Amici et al.10 were the first to identify the antiviral activity of indomethacin. They recorded the antiviral activities of indomethacin against SARS-Cov-1 in vitro. Xu et al.11 presented evidence of its antiviral activity against SARS-Cov-2. Their investigations covered the antiviral effect of indomethacin in vitro, cellular, corona-infected canine models. They also stated that indomethacin does not reduce infectivity, binding, or entry into target cells. This conclusion is based on the results of Amici et al.10 for SARS-Cov-1, although computer models have indicated otherwise12. Downregulation of ACE2 and TMPRSS2 is important to reduce infectivity. Using an open-source code, Gene2Drug, Napolitano et al.12 showed in a computer model that indomethacin downregulates ACE2 by suppressing the genes in the ACE2 pathway. Raghav et al.13 depicted the role of indomethacin in inhibiting cathepsin L activity required for fusion. Interestingly, no other non-steroidal anti-inflammatory drugs13 projected this quality.

Non-Structural Protein7 (Nsp7), along with Nsp12, is essential for RNA synthesis, as highlighted by Frediansyah et al.6, Gordan et al.9 recognised that prostaglandin E synthase 2 (PGES-2) is an “interactor” with Nsp7, and indomethacin inhibits PGES-2. Hence, indomethacin is an essential candidate for blocking RNA synthesis. Amici et al.10 reported this block of RNA synthesis. Amici et al.14 also demonstrated that protein kinase R (PKR) activation by indomethacin inhibits virus protein translation. This follows the work of Brunelli et al.15, where the role of indomethacin in activating PKR directly has been demonstrated.

Several publications16,17 have highlighted the importance of preventing inflammation in Covid-19 patients. For example, indomethacin downregulates IL-6 by inhibiting the synthesis of PGES-218. In addition, indomethacin has successfully contained cytokine reactions in kidney transplant patients receiving OKT3 therapy19,20.

Rajan et al.21 conducted one of the first indomethacin trials. The objective was to compare the data from open-label single-arm data for indomethacin; they showed the effect of indomethacin as a treatment option by matching propensity score with retrospectively collected data on paracetamol. Gordon et al.9 indicated by retrospective data analysis that indomethacin markedly reduces the need for hospitalisation. Two studies22,23 have shown the effectiveness of indomethacin in treating a small number of SARS-Cov-2 patients with severe comorbidities. However, these were small case series, and a larger controlled trial is required to validate these findings.

The primary objective of this study is to determine the percentage of desaturating patients as a quantitative criteria SpO2 ≤ 93 has been used as a measure. The secondary outcome was symptomatic relief. Time to become afebrile, relief from cough, and myalgia are the significant symptoms for the secondary outcome. The safety profile of indomethacin was also monitored as a secondary outcome.

Methods

Study design

This open-label randomized clinical trial consisted of two parallel groups; the control group with paracetamol and standard of care (SOC) and the indomethacin group with SOC. We recruited RT-PCR positive covid-19 patients using four and six-block randomisation parallel-group protocol24. The protocol was computer-generated, and all care was taken to conceal the allocation of patients from the treating physicians. They were not involved either in the randomisation or the allocation. The randomisation was handled by a third person, not involved either in the treatment or in data collection.
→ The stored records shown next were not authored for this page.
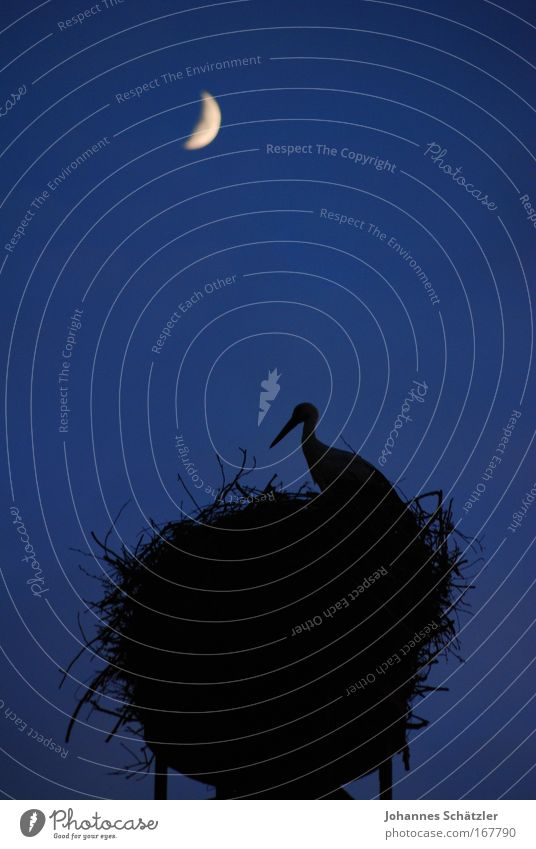 Animal Bird Above Tall Large Observe Moon Beak Chimney Build Night sky Feeding Stork Moonlight Rutting season Nest-building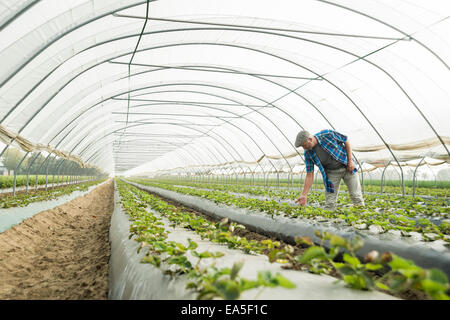 Farmer looking at plants in a greenhouse - Stock Image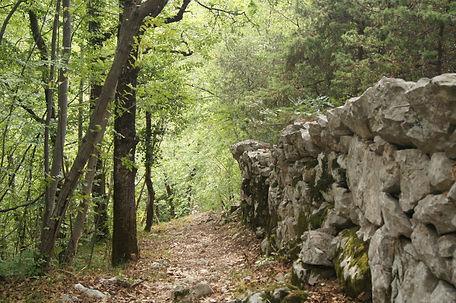 wald_kroatien.jpg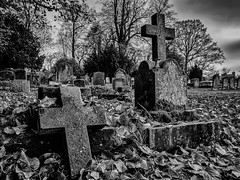 Church of St. John Baptist, Berkswell 29.11.2014 (Reynard_1884) Tags: uk greatbritain england blackandwhite bw church monochrome grave graveyard mono blackwhite village cross olympus monotone norman gravestones westmidlands warwickshire blackwhitephoto churchofengland parishchurch blackandwhitephoto villagechurch berkswell em5 stjohnbaptistchurch mirrorless churchgraveyard normanbuilding berkswellchurch microfourthirds blackwhiteonly 12thcenturybuilding dioceseofcoventry micro43rds mu43 olympusomd olympusomdem5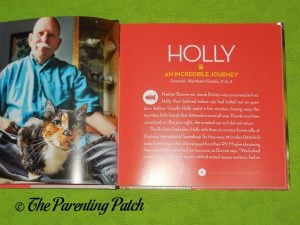 Inside Pages of 'Cat Tales: True Stories of Kindness and Companionship with Kitties' 1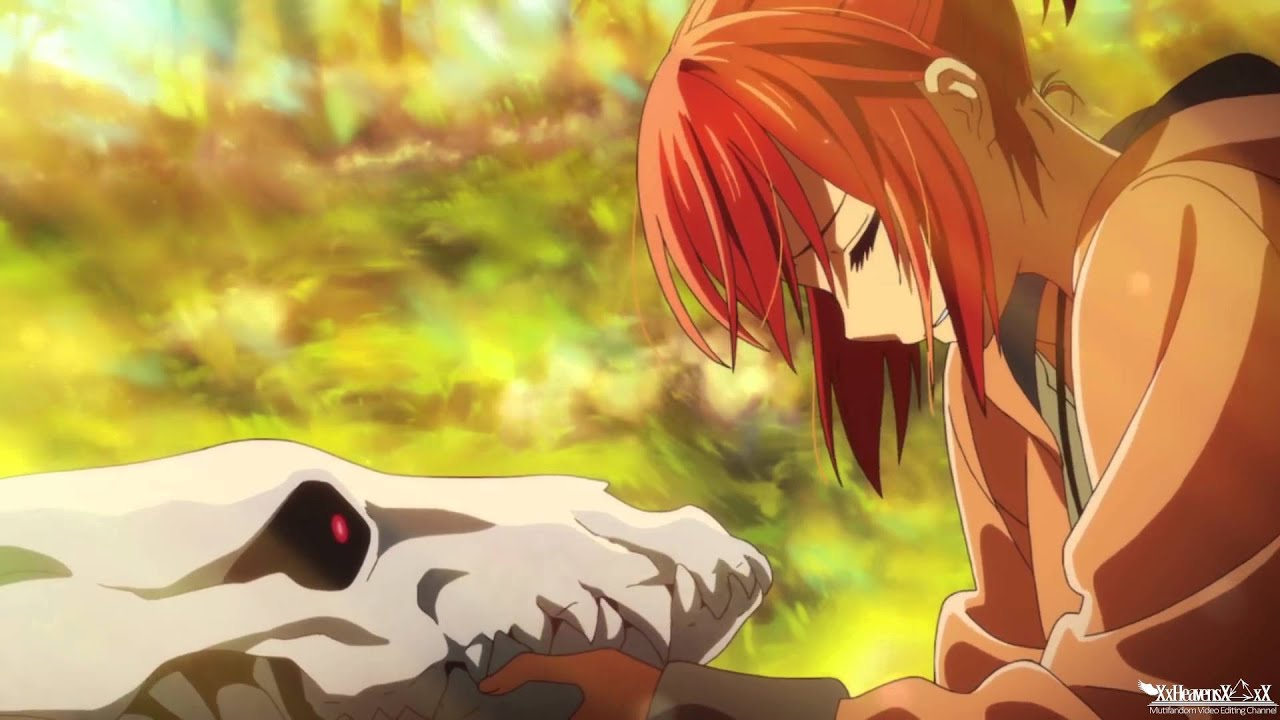 humanthe ancient magus bride pvamv youtube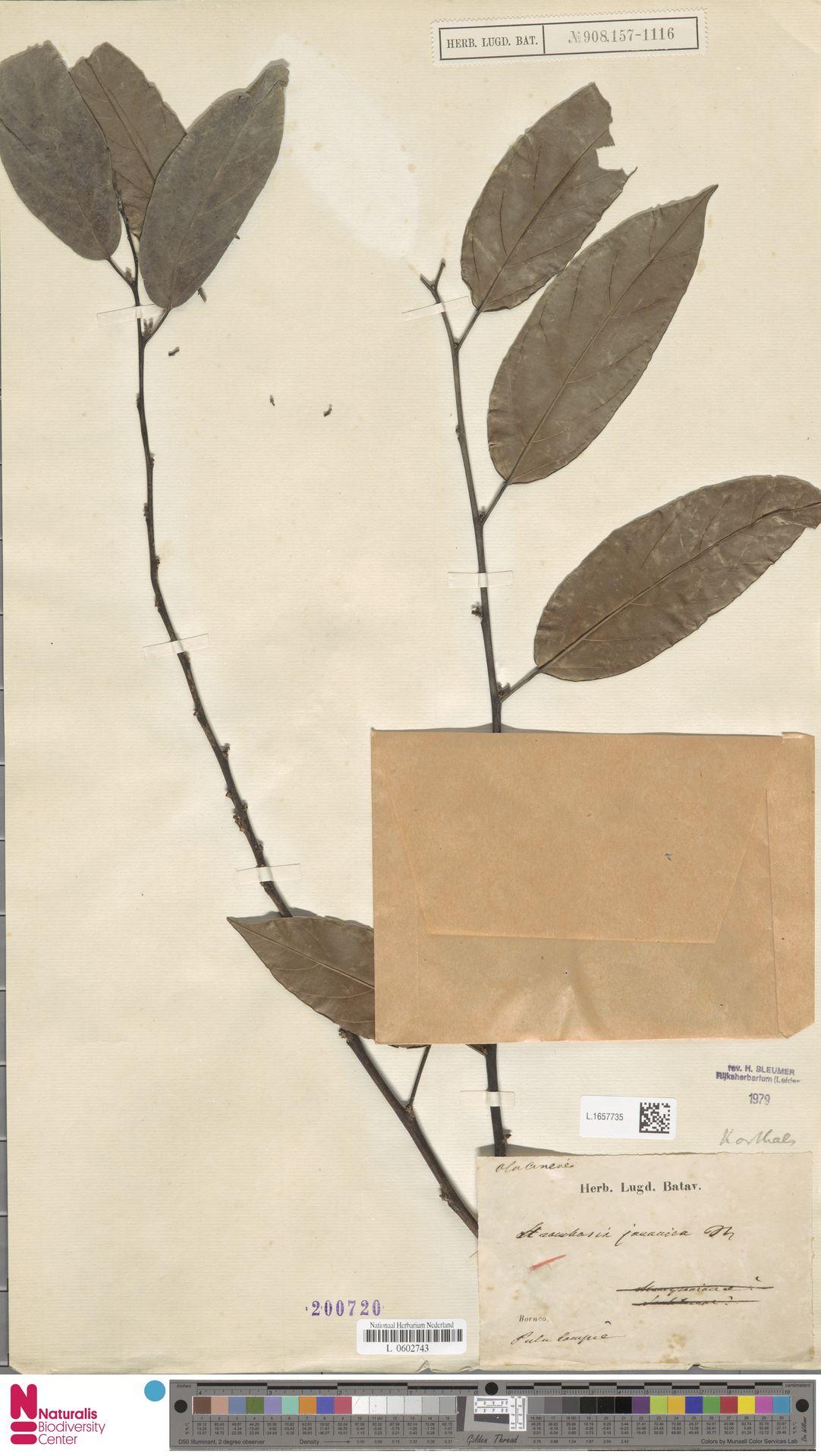 L.1657735 | Strombosia javanica Blume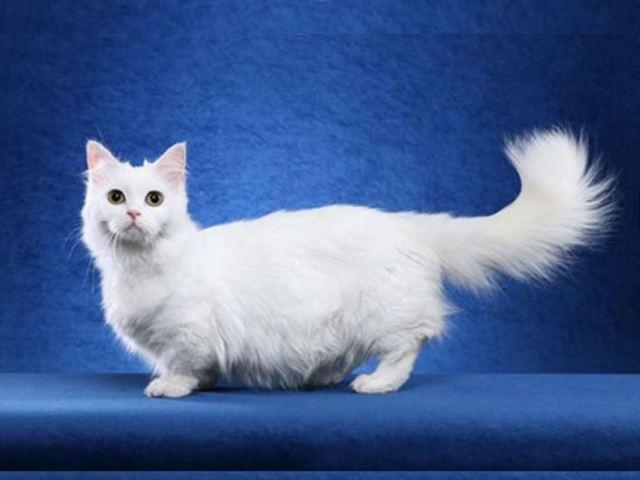 ТОП 19 редких пород кошек: описание, фото и стоимость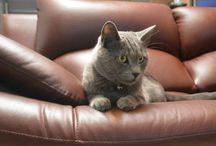 James / Gato, hijo, compañia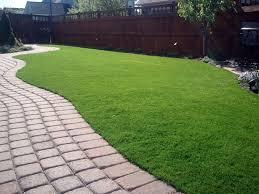 fake grass frederick colorado dog run backyard landscaping ideas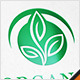 Organic Leaf Logo - GraphicRiver Item for Sale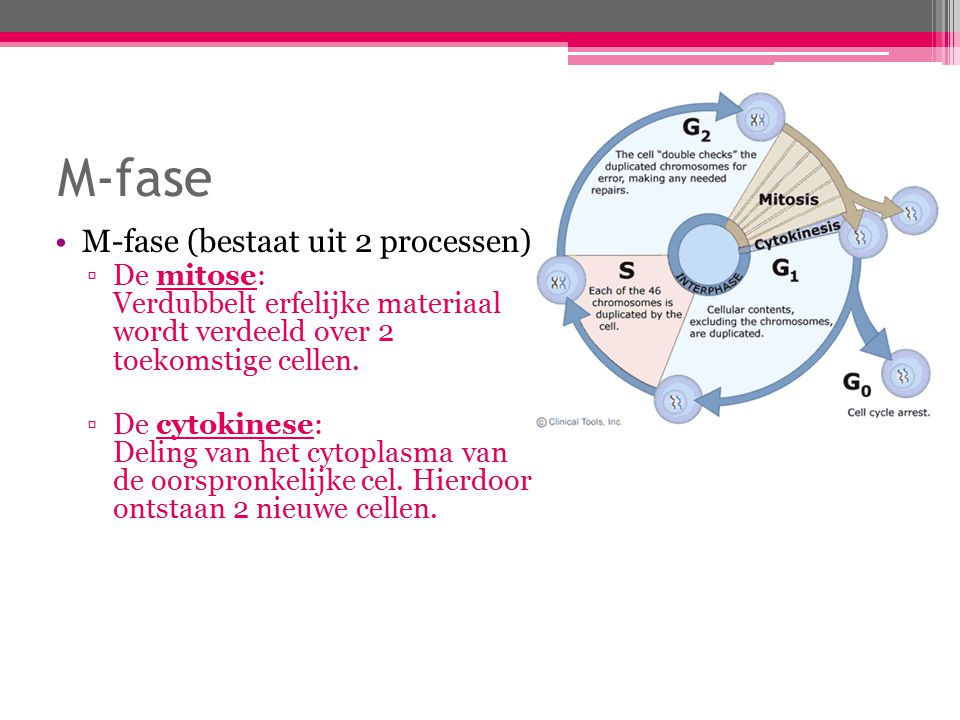 M-fase M-fase (bestaat uit 2 processen):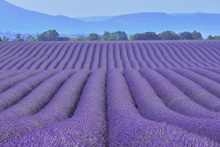 Wall mural - Gorgeous Lavender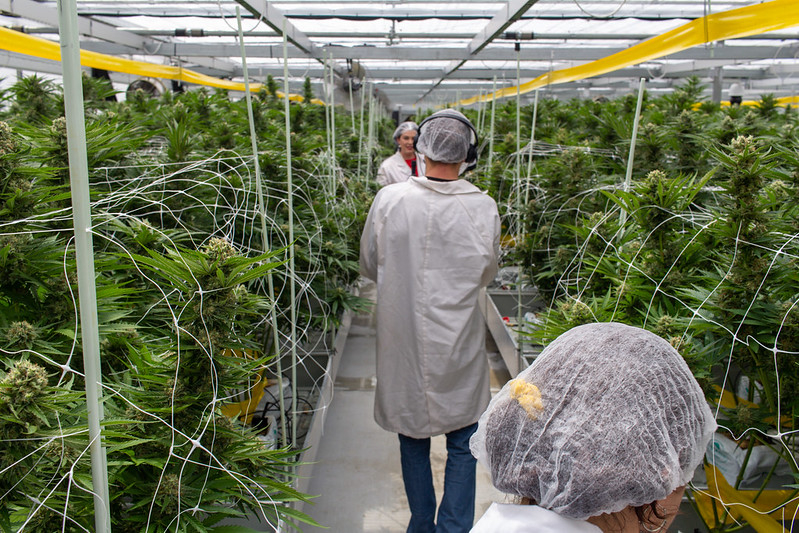 Cannabis Broadcasting Network on set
To understand the impact of the sample size, we assumed the response rate for paracetamol and indomethacin to be 0.82 and 0.95, respectively. These believed numbers were based on our earlier study21. The sample size was calculated using R with an alpha value of 0.05. The marginal power was 0.825. The sample size worked out to be 95 in each group. Nevertheless, we registered for 300 patients to have a safety margin on the size. The study was conducted at Panimalar Medical College, Chennai, India, in a designated Covid ward. Figure 1 describes the study design.

Figure 1
figure 1

Flow diagram (created in Office 365: PowerPoint as an image and pasted).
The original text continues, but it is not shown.